Friday, December 21, 2012

Why, Yes, General Petraeus Does Look Natty in this Photo (Which Must Be Why the Washington Post Buried this Significant News Story in the Style Section)

On December 3 legendary reporter Bob Woodward disclosed that Rupert Murdoch (who, of course, owns a huge media empire and has come under suspicion for his organizations' illegal use of wiretaps, among other things) and Roger Ailes (president of Fox News and chair of Fox Television Stations), via their subordinate K.T. McFarland, asked David Petraeus (former US 4 star general and then head of operations in Afghanistan) to run for US President. Murdoch would finance the campaign, and Ailes would serve as the media adviser or chief of staff of the campaign. Petraeus refused. (N.B. I'd like to say "to his credit Petraeus refused," but he didn't refuse due to Murdoch's and Ailes's obvious conflicts of interest -- instead he said were he to ever run he'd take them up on their offers.)

A tape of the full recording is here; a transcript of the tape is here.
Although Woodward is a legendary Washington Post reporter and broke the Watergate scandal, among other things, the Post only published the article inside of its Style section. Let me repeat that: it published it inside its Style section. In its internet presence, the Style section is a subdivision of the Post' s Lifestyle section, and the article did not even get top billing in Style.  This has only come to light (at least enough light so someone with dim vision such as me) due to an editorial written in The Guardian by Carl Bernstein, another legendary Post reporter who broke the Watergate scandal with Woodward (a link I only saw due to Fark). It is offensive and incredible that the Post would bury this; Bernstein rails about that, and rightly so.
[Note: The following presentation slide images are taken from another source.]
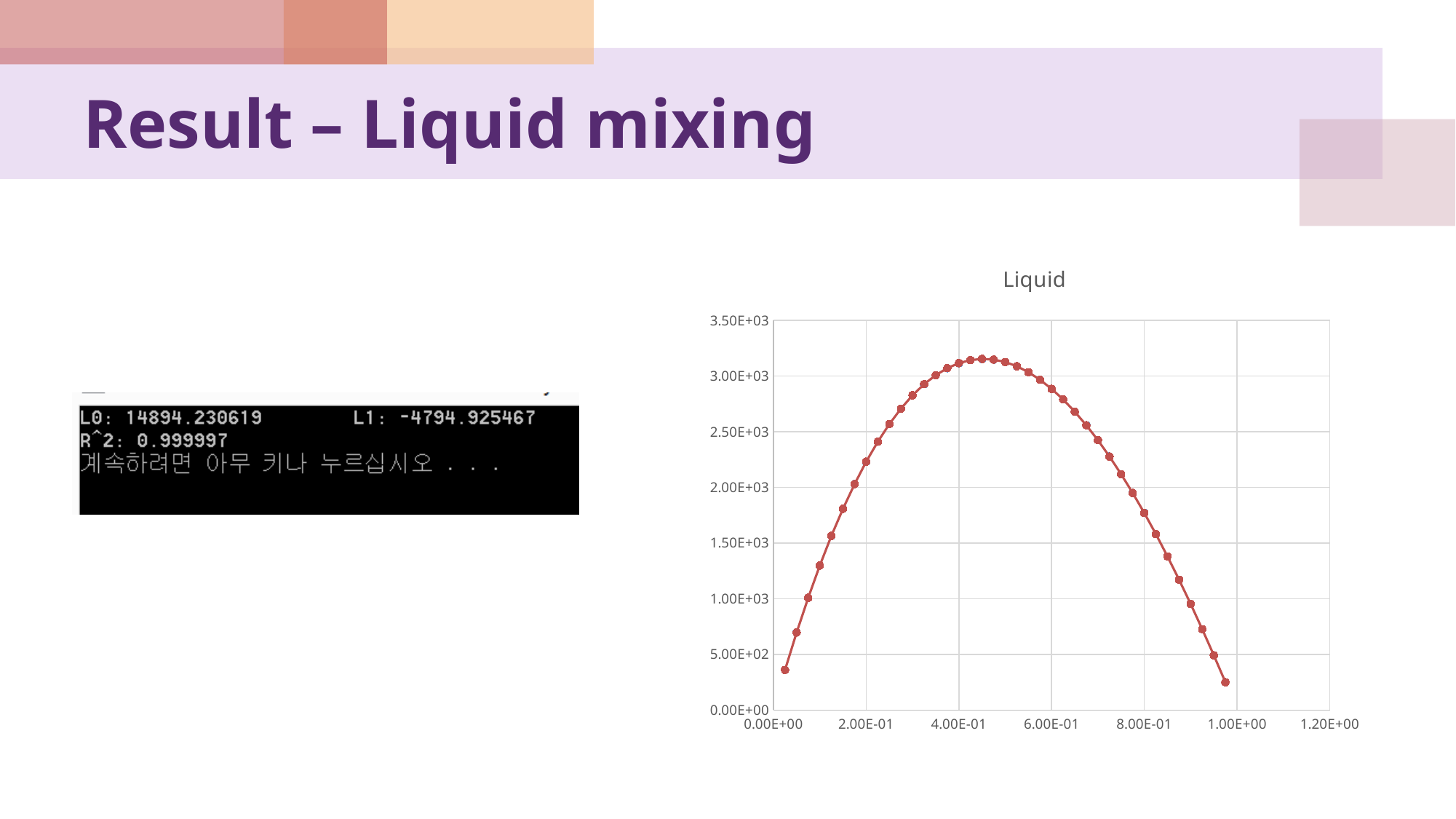
Is the value of the first plotted point (near x = 0.00E+00) greater or less than 5.00E+02? less Is the peak value of the curve greater or less than 3.00E+03? greater Is the value at x = 8.00E-01 greater or less than 2.00E+03? less Between which two x-axis tick labels does the peak of the curve occur? 4.00E-01 and 6.00E-01 Which is larger: the value at x = 2.00E-01 or the value at x = 8.00E-01? the value at x = 2.00E-01 How do the plotted values change as x increases from 0.00E+00 to 1.00E+00? rise to a peak then fall What is the highest tick label shown on the y axis? 3.50E+03 What is the title of the chart? Liquid What kind of chart is shown on the slide? line chart with markers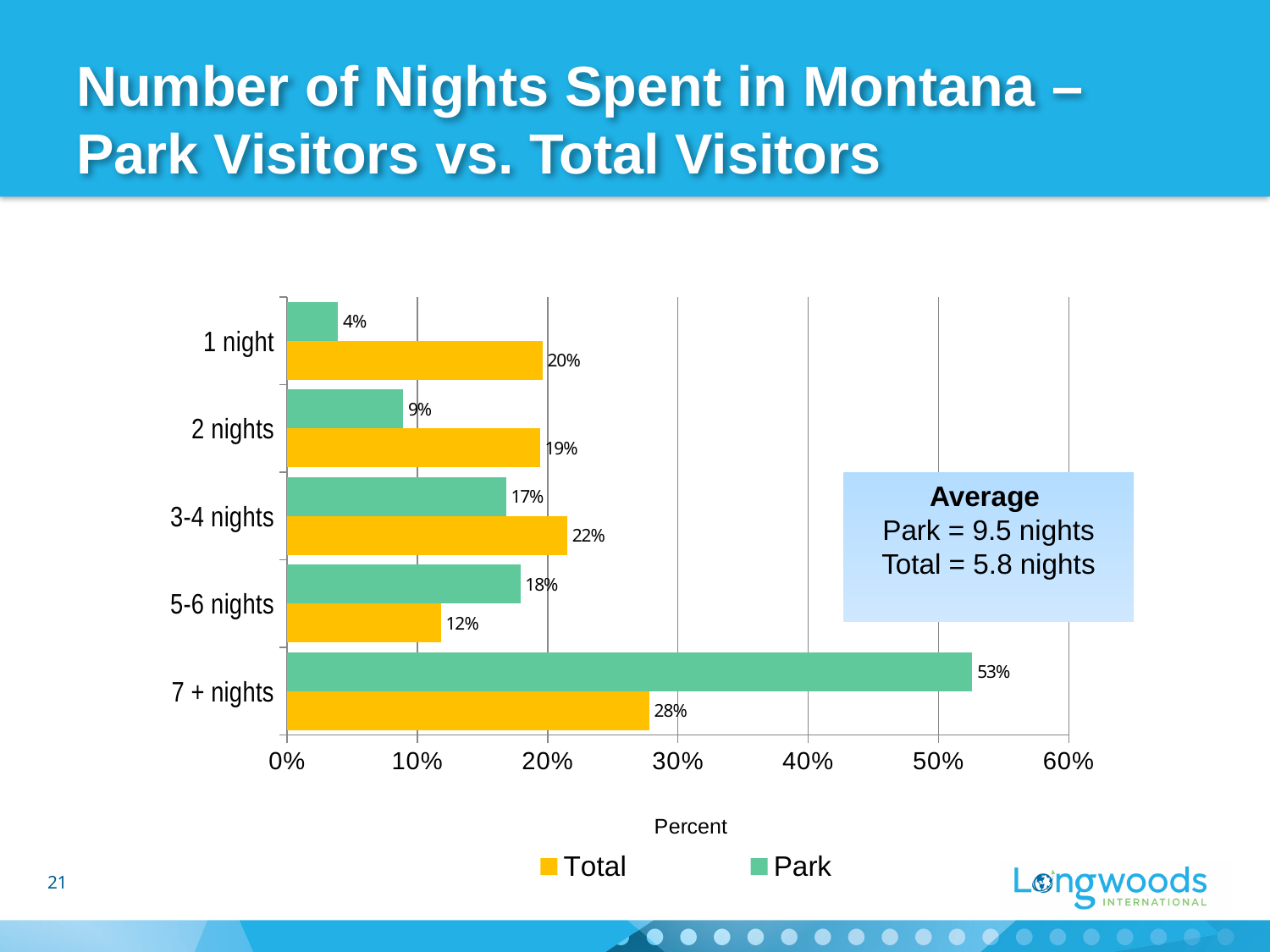
For 1 night, which is larger, the Total value or the Park value? Total What is the Park value for 5-6 nights? 18% Is the Park value for 7 + nights greater or less than 50%? greater Which category has the highest Park value? 7 + nights How many night categories are shown on the chart? 5 What is the difference between the Park and Total values for 7 + nights? 25% What kind of chart is shown on the slide? Bar chart Which category has the lowest Park value? 1 night How many series does the legend list? 2 What percentage of Park visitors spent 7 + nights in Montana? 53% Which category has the lowest Total value? 5-6 nights What percentage of Total visitors spent 1 night in Montana? 20%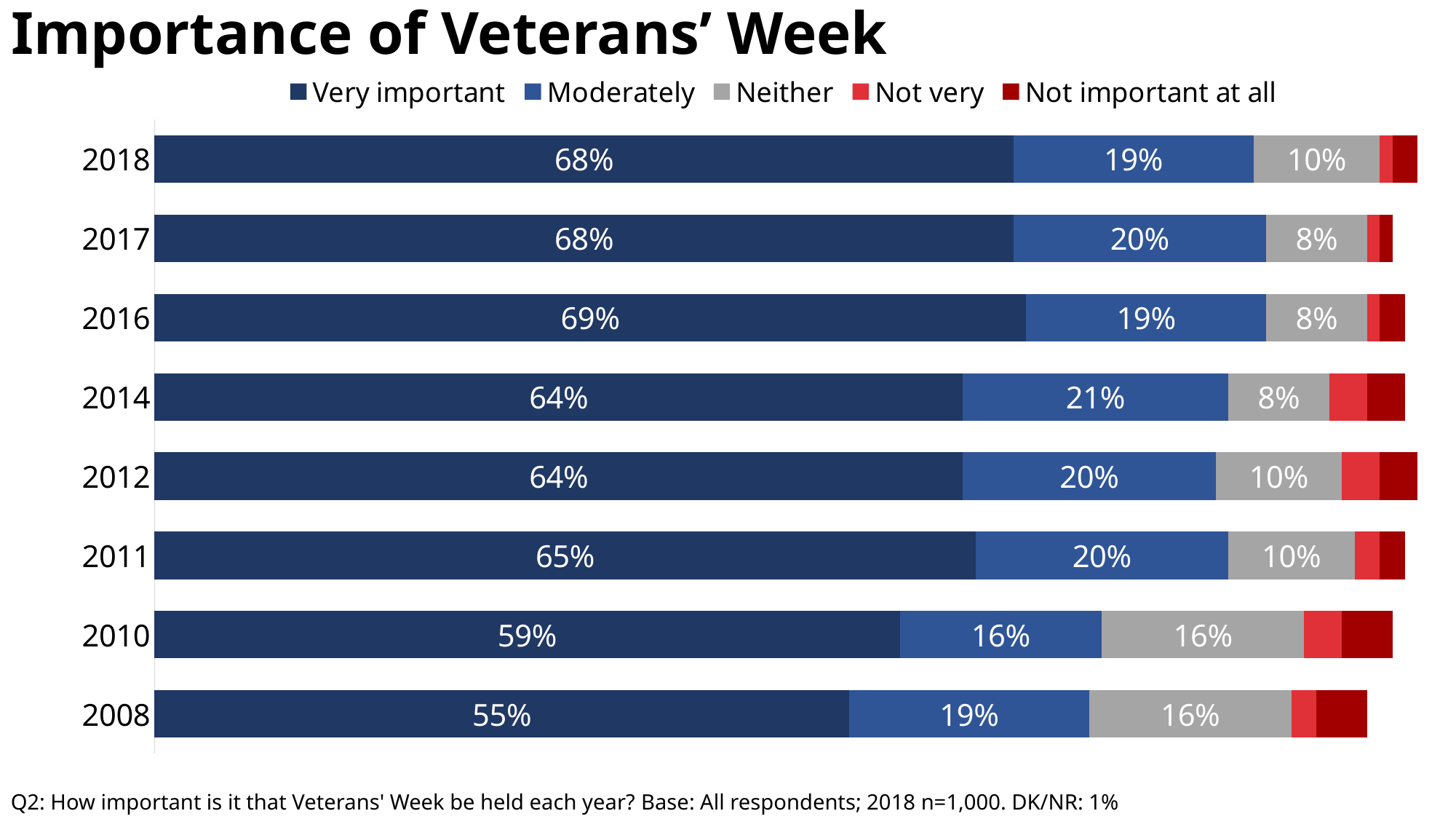
Which year has the highest Very important percentage? 2016 What percentage of respondents said Veterans' Week was Very important in 2018? 68% How many series does the legend list? 5 How many years are shown in the chart? 8 What is the Very important value for 2008? 55% Does the Very important share rise or fall from 2008 to 2018? Rises What kind of chart is shown on the slide? Stacked bar chart What is the Moderately value for 2014? 21% Which year has the larger Moderately value, 2014 or 2010? 2014 By how many percentage points does the Very important share in 2018 exceed that in 2008? 13 percentage points What is the Neither value for 2010? 16% Which year has the lowest Very important percentage? 2008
Putting the Post's irrepsonsible editorial policy to the side, though, the whole recording is worth listing to. In it the tightness of General Petraeus's relationship with Fox News is clear, and he repeatedly praises Ailes, who he calls a genius. K.T. McFarland also makes plain that Fox is biased in its reporting and deliberately sways its reporting to support Republican candidates. she offers, in fact, to have the headlines fixed to suit General Petraeus.

Since McFarland worked for Ronald Reagan and since Ailes worked for Republicans Nixon, Reagan, and G.H.W. Bush, Fox's bias -- which has long been evident -- should come as no surprise. Murdoch deliberately hired Republican party mouthpieces to present the news. What is new here is that McFarland comes out and admits it in black and white. And Petraeus seems fine with that.

Petraeus also complains about the liberalness of The New York Times -- specifically about a misleading headline and info that was wrongly put into a story by an editor. If an editor at the New York Times did deliberately put misinformation into a headline or story that editor should be fired. (Since bias seems to be a job prerequisite at Fox, however, maybe the editor could get a job there.) Petraeus offers no specifics, so I do not know about that story.